**RECORD EXTRACTS**:
────

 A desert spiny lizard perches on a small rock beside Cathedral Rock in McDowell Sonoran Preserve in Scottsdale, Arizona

────

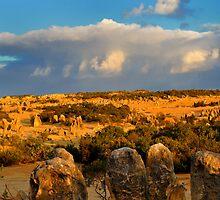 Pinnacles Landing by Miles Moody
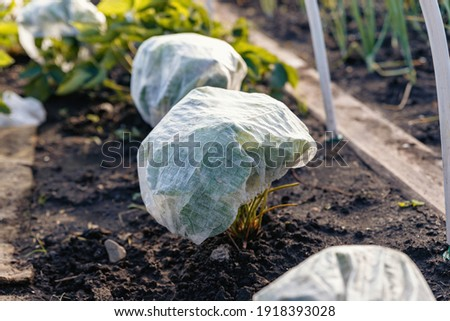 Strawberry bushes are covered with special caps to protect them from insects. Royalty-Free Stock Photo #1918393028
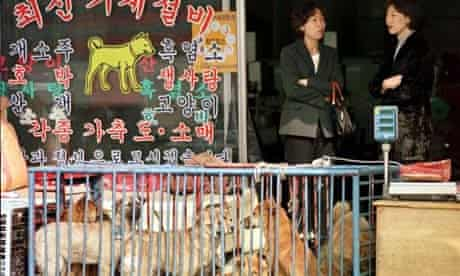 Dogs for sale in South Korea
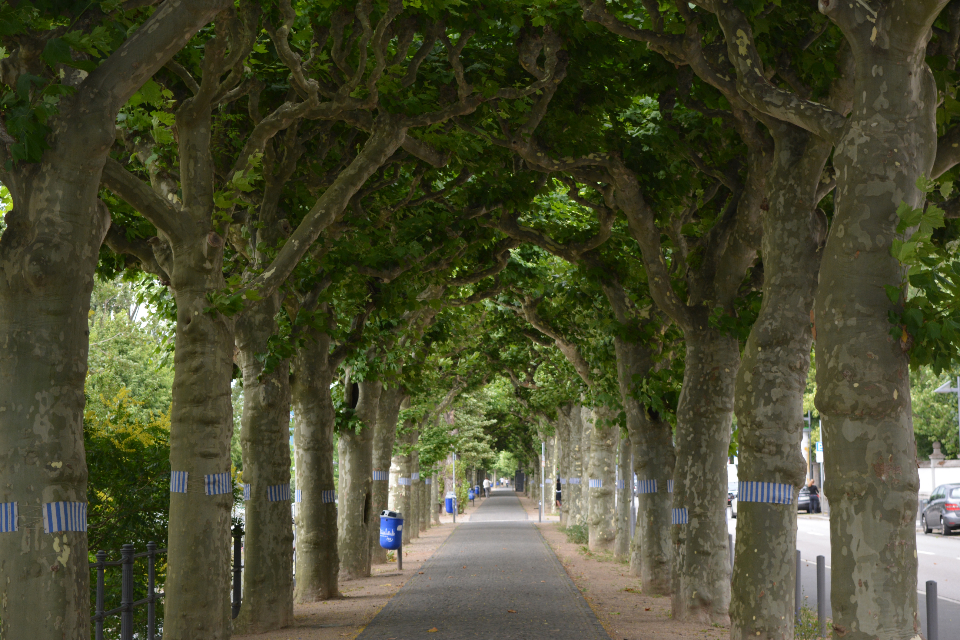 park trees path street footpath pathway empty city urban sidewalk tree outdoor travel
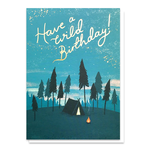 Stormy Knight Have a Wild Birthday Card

────

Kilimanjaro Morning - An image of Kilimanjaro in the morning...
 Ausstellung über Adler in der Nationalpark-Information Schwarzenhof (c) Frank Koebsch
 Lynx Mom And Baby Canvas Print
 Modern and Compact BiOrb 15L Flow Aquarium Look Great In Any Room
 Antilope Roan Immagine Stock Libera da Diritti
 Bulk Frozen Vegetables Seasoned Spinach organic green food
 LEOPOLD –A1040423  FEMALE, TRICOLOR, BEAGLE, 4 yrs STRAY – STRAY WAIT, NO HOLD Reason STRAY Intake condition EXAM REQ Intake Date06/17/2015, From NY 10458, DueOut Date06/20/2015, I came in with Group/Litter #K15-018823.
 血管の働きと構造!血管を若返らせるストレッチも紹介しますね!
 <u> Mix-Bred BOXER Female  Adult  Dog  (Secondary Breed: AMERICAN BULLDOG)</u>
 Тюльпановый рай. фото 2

────

**THE TASK**: From the data above, retype only the lines starting with the line with "park trees path" and going on through the line with "Stormy Knight Have a Wild Birthday Card", exactly, leaving out the pictures.

**THE COMPLETED TASK**:
 park trees path street footpath pathway empty city urban sidewalk tree outdoor travel
 Stormy Knight Have a Wild Birthday Card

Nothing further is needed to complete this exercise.